(HedgeCo.Net) The Securities and Exchange Commission has charged publicly-traded asset manager Medley Management and its former co-CEOs, Brook B. Taube and Seth B. Taube, with making misrepresentations to investors and clients that created the illusion of Medley’s likely future growth. The respondents have agreed to settle the SEC’s charges and will collectively pay $10 million in civil penalties.
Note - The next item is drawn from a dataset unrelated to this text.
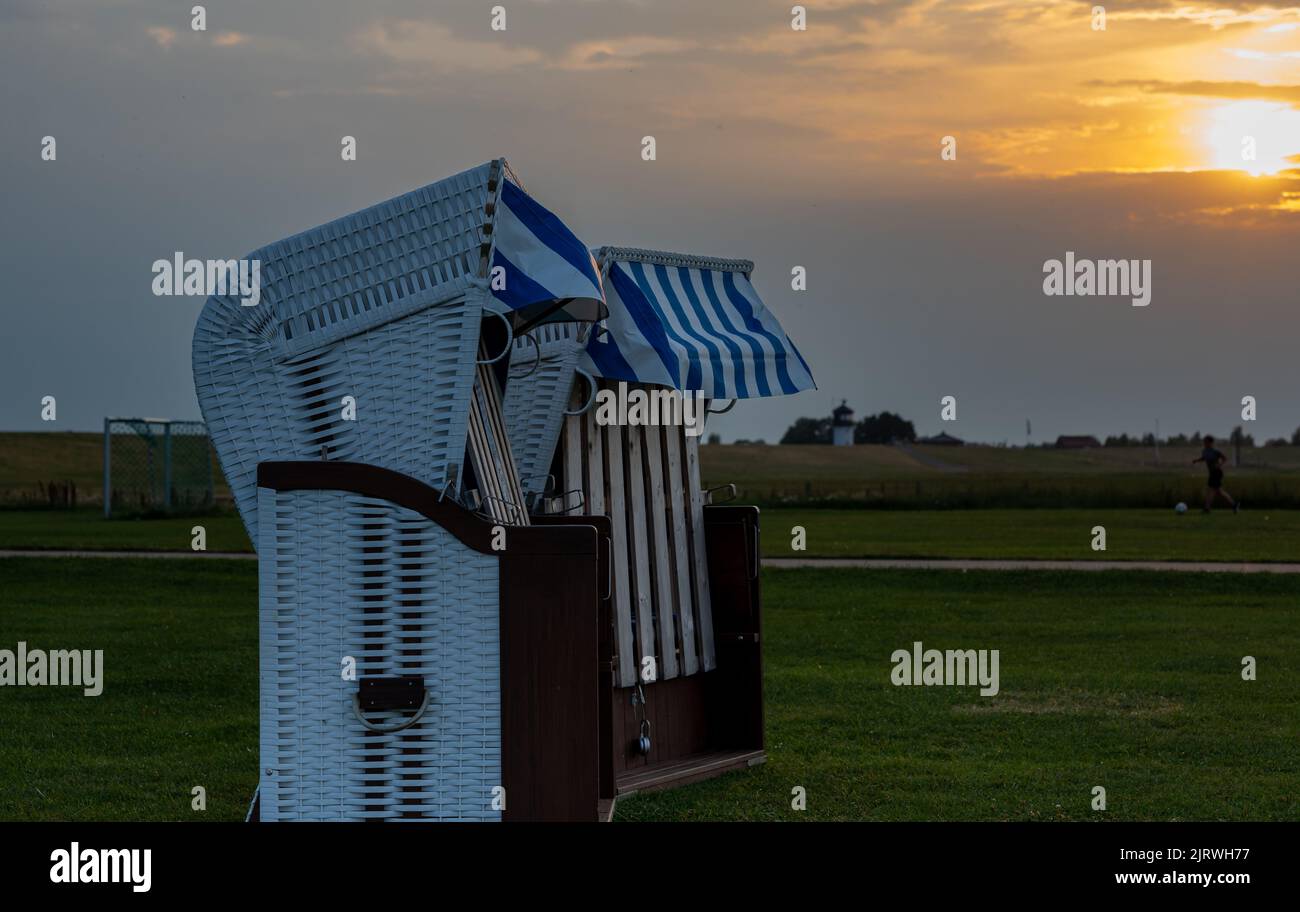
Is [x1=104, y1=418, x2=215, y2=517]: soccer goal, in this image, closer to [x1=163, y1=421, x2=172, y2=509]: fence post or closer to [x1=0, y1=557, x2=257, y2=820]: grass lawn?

According to the SEC’s order, since at least August 2016, in multiple public filings, including bond offering materials, Medley overstated its assets under management by including “committed capital” amounts from non-discretionary clients, whose agreements with Medley imposed no obligation to invest with Medley and whose investing activity through Medley was minimal. The Taubes and Medley did not disclose that there was a risk that a significant amount of the clients’ capital would never be invested and would therefore never generate the fee income on which Medley’s financial growth depended. The order additionally finds that in June 2018 the Taubes used positive projections of Medley’s likely future growth, for which they had no reasonable basis, to recommend to advisory clients a merger whereby Medley’s two business development company clients would acquire Medley and give the Taubes contracts for high-paying jobs. The order finds that the materially misleading projections were incorporated into calculations of the “expected” benefit included in the proxy materials that encouraged investors to vote in favor of the transaction.
“Under the federal securities laws, investors are entitled to complete and accurate information about the companies they invest in,” said Lara Shalov Mehraban, Acting Director of the SEC’s New York Regional Office. “The Taubes, as the CEOs of a publicly-traded asset manager, failed to ensure that investors were given correct information about the company’s assets under management and adequate disclosures about its risks.”
The Taubes and Medley consented to the entry of the SEC’s order finding that each caused and/or negligently committed violations of the antifraud provisions of the federal securities laws and that they caused and/or committed violations of the reporting and books and records provisions. Without admitting or denying the SEC’s findings, the Taubes and Medley agreed to cease and desist from committing or causing any future violations of these provisions, to be censured, and to pay a total of $10 million in civil penalties. The respondents are expected to satisfy their obligation to pay this penalty by making payments to bondholders in the bankruptcy proceeding of Medley’s operating affiliate, Medley LLC.